Это была та самая бумага, из-за которой ублюдок Виль гонял нас по дому и убил трех человек. Она была спрятана где-то в паспорте, скорее всего под кожаной обложкой, а паспорт лежал в кармане брюк. Наверное, Виль, когда обыскивал Виктора забрал все из его карманов, а паспорт или не нашел, или пролистал и сунул обратно, потому что ничего в нем не обнаружил. Потом я, изображая великую сыщицу, нашла его и протаскала всю ночь в кармане широких Кириных штанов. Смешная история.
Я налепила влажную бумагу на лицо, как Ива лепит китайские тканевые маски, проткнула пальцем дырки для глаз и засмеялась. Потом захохотала.
– Ма, ты чего? – на пороге ванной стоял Васька с несчастным лицом. – Ну, ты чего?
Он почти плакал. Я отцепила бумагу от лица.
– Ма, я проживу без мастифа. Это очень трудная собака. Она очень много жрет, а одни курсы дрессировки стоят триста баксов. А ветеринары! Прививки! Мы будем работать только на собаку! И потом, к ней только привыкнешь, она и помрет.
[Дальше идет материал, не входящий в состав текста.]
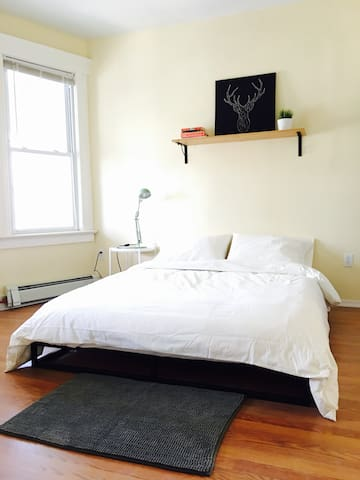 Sunny 3 Bedroom Apt Mins from NYC, TV/Washer/Dryer - Jersey City - Leilighet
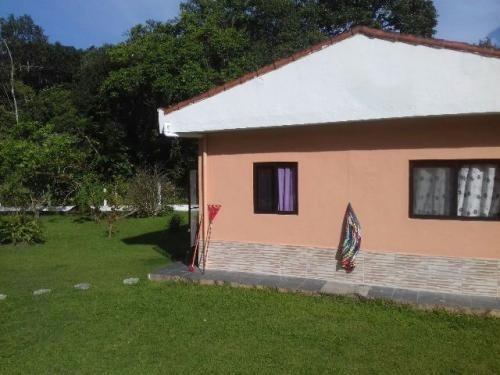chácara escriturada com 3 dormitórios e piscina - ref 0730-p
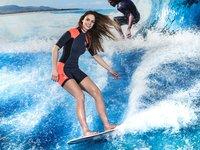 V surf areně stíháte i pózovat fotografovi:)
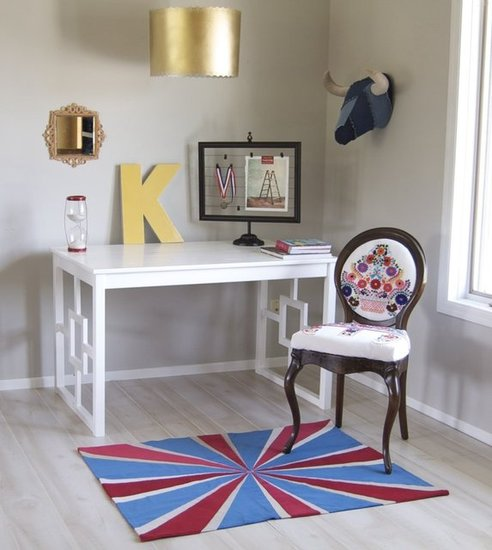 Find out how to transform a plain Ikea table into a chic new desk.  Source: Matsutake Blog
Собаки мало живут, ма!
– Мало, – кивнула я.
* * *
На работе я пылесосила, кормила рыбок, разбиралась с сигнализацией, учила новую роль – так и не поняла чью. Там была одна фраза: « Я никогда не устаю, у меня десять жизней!» Может, это была батарейка?
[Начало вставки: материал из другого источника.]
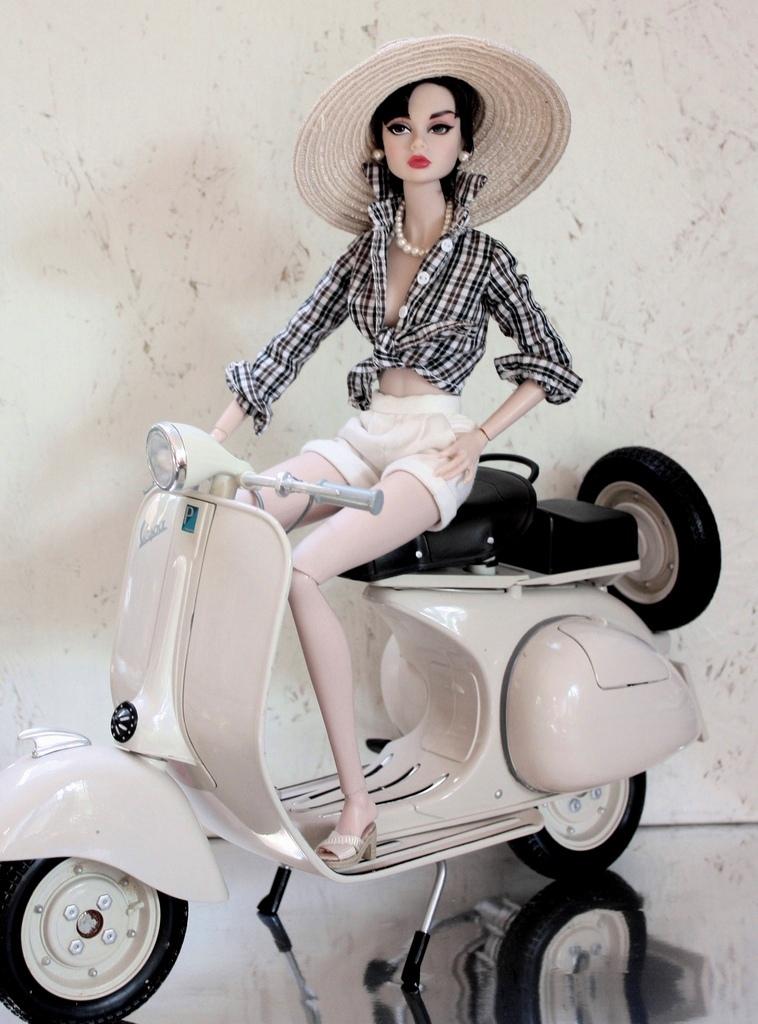 Một cô Barbie đời thực sẽ có chiều cao khoảng 175 cm và sở hữu một dáng skinny đặc trưng với cân nặng xấp xỉ 50 kg. Điều này đã từng là nỗi lo ngại lớn về sức khỏe dành cho các thiếu nữ muốn ép cân để được như Barbie.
Пальмы я мыть не стала, потому что стремянку украли риэлтеры с третьего этажа. Деля бегала к ним ругаться. Без пятнадцати пять я вспомнила, что должна явиться на допрос к следователю. Я быстро оделась, и ничего никому не сказав, ушла из агентства. На первом этаже, напротив вахты, я заметила парочку шустрых ребят с телекамерами и микрофонами. Не сообразив, что они по мою душу, я спокойно пошла мимо них, но когда они ринулись на меня, я побежала. Бегать в стоптанных сапогах было удобно, я промчалась через тяжелые стеклянные двери, с размаху отпуская их перед носами парней. Выбежав на улицу, я молниеносно поймала такси.
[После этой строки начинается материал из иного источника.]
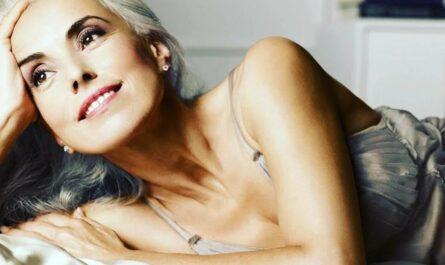 """Ясмина Росси: 64-летняя женщина, признанная """"самой красивой бабушкой в мире"""""""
Следователь был такой молоденький, что разбудил во мне материнские чувства. Я старательно отвечала на все его вопросы, подробно воспроизводя события той ночи. Внутри у меня ничего не дрогнуло от воспоминания подробностей. Потом я долго сидела и подписывала каждый лист допроса, чувствуя, как снова внутри поселяется страшная тварь – пустота. Когда следователь меня отпустил, я вышла в коридор, твердо решив, что на ночь наглотаюсь элениума и запью его водкой. Где-то я слышала, что так можно с кайфом и безболезненно расстаться с жизнью.